[Saved entries]

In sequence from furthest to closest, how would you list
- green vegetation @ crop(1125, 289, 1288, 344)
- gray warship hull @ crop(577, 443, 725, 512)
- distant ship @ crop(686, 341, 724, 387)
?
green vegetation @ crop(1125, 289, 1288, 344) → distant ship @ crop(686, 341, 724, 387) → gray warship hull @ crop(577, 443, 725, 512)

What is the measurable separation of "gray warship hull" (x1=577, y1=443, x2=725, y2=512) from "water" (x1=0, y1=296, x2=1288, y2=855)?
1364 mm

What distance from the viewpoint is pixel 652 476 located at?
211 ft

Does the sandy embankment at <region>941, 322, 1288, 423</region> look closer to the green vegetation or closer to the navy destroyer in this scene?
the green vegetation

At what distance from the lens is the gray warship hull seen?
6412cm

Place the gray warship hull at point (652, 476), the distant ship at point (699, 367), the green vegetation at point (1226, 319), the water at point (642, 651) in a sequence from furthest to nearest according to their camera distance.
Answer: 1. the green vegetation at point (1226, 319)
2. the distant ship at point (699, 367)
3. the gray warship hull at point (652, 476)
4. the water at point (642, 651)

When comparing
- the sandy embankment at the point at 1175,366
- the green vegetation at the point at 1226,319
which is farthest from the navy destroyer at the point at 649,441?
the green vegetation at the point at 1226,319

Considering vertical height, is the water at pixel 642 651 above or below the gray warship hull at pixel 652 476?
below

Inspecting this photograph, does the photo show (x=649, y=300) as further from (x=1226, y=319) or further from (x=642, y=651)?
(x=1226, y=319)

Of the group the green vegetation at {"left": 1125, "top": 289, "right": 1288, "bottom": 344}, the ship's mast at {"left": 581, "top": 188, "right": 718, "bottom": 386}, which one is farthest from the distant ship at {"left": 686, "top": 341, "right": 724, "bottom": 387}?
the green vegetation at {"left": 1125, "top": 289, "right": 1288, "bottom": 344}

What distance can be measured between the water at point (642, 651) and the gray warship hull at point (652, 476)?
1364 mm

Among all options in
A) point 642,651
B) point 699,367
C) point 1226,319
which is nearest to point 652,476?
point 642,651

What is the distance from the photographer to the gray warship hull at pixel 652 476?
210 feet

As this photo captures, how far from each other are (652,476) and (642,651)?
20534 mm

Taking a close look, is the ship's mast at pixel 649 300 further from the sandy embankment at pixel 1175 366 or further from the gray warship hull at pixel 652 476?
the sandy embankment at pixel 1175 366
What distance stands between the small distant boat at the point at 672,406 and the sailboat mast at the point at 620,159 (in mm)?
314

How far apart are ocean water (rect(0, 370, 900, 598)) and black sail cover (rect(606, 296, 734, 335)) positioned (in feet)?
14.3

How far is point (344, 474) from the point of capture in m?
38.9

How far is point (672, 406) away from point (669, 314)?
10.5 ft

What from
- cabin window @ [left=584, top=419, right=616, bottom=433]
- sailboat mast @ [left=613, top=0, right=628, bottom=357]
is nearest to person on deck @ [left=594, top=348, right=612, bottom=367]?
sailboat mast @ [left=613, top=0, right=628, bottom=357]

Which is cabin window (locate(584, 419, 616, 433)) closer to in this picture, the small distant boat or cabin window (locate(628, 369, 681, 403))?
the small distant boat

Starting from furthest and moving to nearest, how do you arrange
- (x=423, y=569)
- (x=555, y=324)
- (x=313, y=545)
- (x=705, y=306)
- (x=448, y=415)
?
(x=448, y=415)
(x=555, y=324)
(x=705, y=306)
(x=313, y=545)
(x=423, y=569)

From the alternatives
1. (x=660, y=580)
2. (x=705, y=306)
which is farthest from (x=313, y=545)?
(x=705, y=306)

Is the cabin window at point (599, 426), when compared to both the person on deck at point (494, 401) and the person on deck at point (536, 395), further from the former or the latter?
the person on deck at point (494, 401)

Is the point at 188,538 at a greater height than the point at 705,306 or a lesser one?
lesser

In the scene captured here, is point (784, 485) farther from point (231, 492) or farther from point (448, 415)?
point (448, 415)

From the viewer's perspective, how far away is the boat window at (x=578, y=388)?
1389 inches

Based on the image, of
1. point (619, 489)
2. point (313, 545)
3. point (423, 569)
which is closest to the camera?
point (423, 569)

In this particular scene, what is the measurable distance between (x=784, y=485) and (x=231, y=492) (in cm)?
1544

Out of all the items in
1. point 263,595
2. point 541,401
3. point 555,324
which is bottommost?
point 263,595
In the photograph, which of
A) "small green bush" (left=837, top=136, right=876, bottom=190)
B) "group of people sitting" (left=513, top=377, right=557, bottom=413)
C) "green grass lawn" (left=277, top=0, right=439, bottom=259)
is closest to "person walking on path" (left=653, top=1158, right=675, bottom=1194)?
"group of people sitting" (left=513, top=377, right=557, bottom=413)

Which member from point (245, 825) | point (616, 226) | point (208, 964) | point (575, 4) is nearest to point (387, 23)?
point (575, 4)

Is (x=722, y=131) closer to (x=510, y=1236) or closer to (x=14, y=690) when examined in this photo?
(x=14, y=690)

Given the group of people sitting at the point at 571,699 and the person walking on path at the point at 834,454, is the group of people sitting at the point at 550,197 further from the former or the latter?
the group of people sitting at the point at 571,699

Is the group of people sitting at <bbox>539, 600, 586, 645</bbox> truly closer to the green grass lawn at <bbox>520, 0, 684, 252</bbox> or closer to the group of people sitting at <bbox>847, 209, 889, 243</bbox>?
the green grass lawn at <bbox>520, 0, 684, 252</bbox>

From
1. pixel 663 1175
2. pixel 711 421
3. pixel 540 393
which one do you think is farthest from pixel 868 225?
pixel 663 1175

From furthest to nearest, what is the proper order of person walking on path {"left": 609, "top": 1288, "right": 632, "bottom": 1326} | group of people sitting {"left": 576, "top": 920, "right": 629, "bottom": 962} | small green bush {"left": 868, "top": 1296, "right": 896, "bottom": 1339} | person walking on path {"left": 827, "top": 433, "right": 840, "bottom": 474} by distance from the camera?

#### Objective
Can you recast every line of the records above as a JSON list of strings, one string per line, with blank lines left out?

#### Answer
[
  "In sequence from furthest to closest, how would you list",
  "- green vegetation @ crop(1125, 289, 1288, 344)",
  "- gray warship hull @ crop(577, 443, 725, 512)",
  "- distant ship @ crop(686, 341, 724, 387)",
  "?",
  "green vegetation @ crop(1125, 289, 1288, 344) → distant ship @ crop(686, 341, 724, 387) → gray warship hull @ crop(577, 443, 725, 512)",
  "What is the measurable separation of \"gray warship hull\" (x1=577, y1=443, x2=725, y2=512) from \"water\" (x1=0, y1=296, x2=1288, y2=855)?",
  "1364 mm",
  "What distance from the viewpoint is pixel 652 476 located at?",
  "211 ft",
  "Does the sandy embankment at <region>941, 322, 1288, 423</region> look closer to the green vegetation or closer to the navy destroyer in this scene?",
  "the green vegetation",
  "At what distance from the lens is the gray warship hull seen?",
  "6412cm",
  "Place the gray warship hull at point (652, 476), the distant ship at point (699, 367), the green vegetation at point (1226, 319), the water at point (642, 651) in a sequence from furthest to nearest according to their camera distance.",
  "Answer: 1. the green vegetation at point (1226, 319)",
  "2. the distant ship at point (699, 367)",
  "3. the gray warship hull at point (652, 476)",
  "4. the water at point (642, 651)",
  "When comparing",
  "- the sandy embankment at the point at 1175,366",
  "- the green vegetation at the point at 1226,319",
  "which is farthest from the navy destroyer at the point at 649,441?",
  "the green vegetation at the point at 1226,319",
  "Considering vertical height, is the water at pixel 642 651 above or below the gray warship hull at pixel 652 476?",
  "below",
  "Inspecting this photograph, does the photo show (x=649, y=300) as further from (x=1226, y=319) or further from (x=642, y=651)?",
  "(x=1226, y=319)",
  "Of the group the green vegetation at {\"left\": 1125, \"top\": 289, \"right\": 1288, \"bottom\": 344}, the ship's mast at {\"left\": 581, \"top\": 188, \"right\": 718, \"bottom\": 386}, which one is farthest from the distant ship at {\"left\": 686, \"top\": 341, \"right\": 724, \"bottom\": 387}?",
  "the green vegetation at {\"left\": 1125, \"top\": 289, \"right\": 1288, \"bottom\": 344}",
  "What distance can be measured between the water at point (642, 651) and the gray warship hull at point (652, 476)?",
  "1364 mm",
  "Among all options in",
  "A) point 642,651",
  "B) point 699,367",
  "C) point 1226,319",
  "which is nearest to point 652,476?",
  "point 642,651",
  "What is the distance from the photographer to the gray warship hull at pixel 652 476?",
  "210 feet",
  "As this photo captures, how far from each other are (652,476) and (642,651)?",
  "20534 mm",
  "Taking a close look, is the ship's mast at pixel 649 300 further from the sandy embankment at pixel 1175 366 or further from the gray warship hull at pixel 652 476?",
  "the sandy embankment at pixel 1175 366",
  "What distance stands between the small distant boat at the point at 672,406 and the sailboat mast at the point at 620,159 (in mm)?",
  "314",
  "How far apart are ocean water (rect(0, 370, 900, 598)) and black sail cover (rect(606, 296, 734, 335)) positioned (in feet)?",
  "14.3",
  "How far is point (344, 474) from the point of capture in m?",
  "38.9",
  "How far is point (672, 406) away from point (669, 314)?",
  "10.5 ft",
  "What from",
  "- cabin window @ [left=584, top=419, right=616, bottom=433]",
  "- sailboat mast @ [left=613, top=0, right=628, bottom=357]",
  "is nearest to person on deck @ [left=594, top=348, right=612, bottom=367]?",
  "sailboat mast @ [left=613, top=0, right=628, bottom=357]",
  "Which is cabin window (locate(584, 419, 616, 433)) closer to in this picture, the small distant boat or cabin window (locate(628, 369, 681, 403))?",
  "the small distant boat",
  "Starting from furthest and moving to nearest, how do you arrange",
  "- (x=423, y=569)",
  "- (x=555, y=324)",
  "- (x=313, y=545)",
  "- (x=705, y=306)",
  "- (x=448, y=415)",
  "?",
  "(x=448, y=415)",
  "(x=555, y=324)",
  "(x=705, y=306)",
  "(x=313, y=545)",
  "(x=423, y=569)",
  "From the alternatives",
  "1. (x=660, y=580)",
  "2. (x=705, y=306)",
  "which is farthest from (x=313, y=545)?",
  "(x=705, y=306)",
  "Is the cabin window at point (599, 426), when compared to both the person on deck at point (494, 401) and the person on deck at point (536, 395), further from the former or the latter?",
  "the person on deck at point (494, 401)",
  "Is the point at 188,538 at a greater height than the point at 705,306 or a lesser one?",
  "lesser",
  "In the scene captured here, is point (784, 485) farther from point (231, 492) or farther from point (448, 415)?",
  "point (448, 415)",
  "From the viewer's perspective, how far away is the boat window at (x=578, y=388)?",
  "1389 inches",
  "Based on the image, of",
  "1. point (619, 489)",
  "2. point (313, 545)",
  "3. point (423, 569)",
  "which is closest to the camera?",
  "point (423, 569)",
  "In this particular scene, what is the measurable distance between (x=784, y=485) and (x=231, y=492) (in cm)?",
  "1544",
  "Out of all the items in",
  "1. point 263,595",
  "2. point 541,401",
  "3. point 555,324",
  "which is bottommost?",
  "point 263,595",
  "In the photograph, which of",
  "A) \"small green bush\" (left=837, top=136, right=876, bottom=190)",
  "B) \"group of people sitting\" (left=513, top=377, right=557, bottom=413)",
  "C) \"green grass lawn\" (left=277, top=0, right=439, bottom=259)",
  "is closest to \"person walking on path\" (left=653, top=1158, right=675, bottom=1194)?",
  "\"group of people sitting\" (left=513, top=377, right=557, bottom=413)",
  "Which member from point (245, 825) | point (616, 226) | point (208, 964) | point (575, 4) is nearest to point (387, 23)?",
  "point (575, 4)",
  "Is (x=722, y=131) closer to (x=510, y=1236) or closer to (x=14, y=690) when examined in this photo?",
  "(x=14, y=690)",
  "Given the group of people sitting at the point at 571,699 and the person walking on path at the point at 834,454, is the group of people sitting at the point at 550,197 further from the former or the latter?",
  "the group of people sitting at the point at 571,699",
  "Is the group of people sitting at <bbox>539, 600, 586, 645</bbox> truly closer to the green grass lawn at <bbox>520, 0, 684, 252</bbox> or closer to the group of people sitting at <bbox>847, 209, 889, 243</bbox>?",
  "the green grass lawn at <bbox>520, 0, 684, 252</bbox>",
  "From",
  "1. pixel 663 1175",
  "2. pixel 711 421",
  "3. pixel 540 393",
  "which one do you think is farthest from pixel 868 225?",
  "pixel 663 1175",
  "From furthest to nearest, what is the proper order of person walking on path {\"left\": 609, \"top\": 1288, \"right\": 632, \"bottom\": 1326} | group of people sitting {\"left\": 576, \"top\": 920, \"right\": 629, \"bottom\": 962} | small green bush {\"left\": 868, \"top\": 1296, \"right\": 896, \"bottom\": 1339} | person walking on path {\"left\": 827, \"top\": 433, \"right\": 840, \"bottom\": 474} by distance from the camera?"
]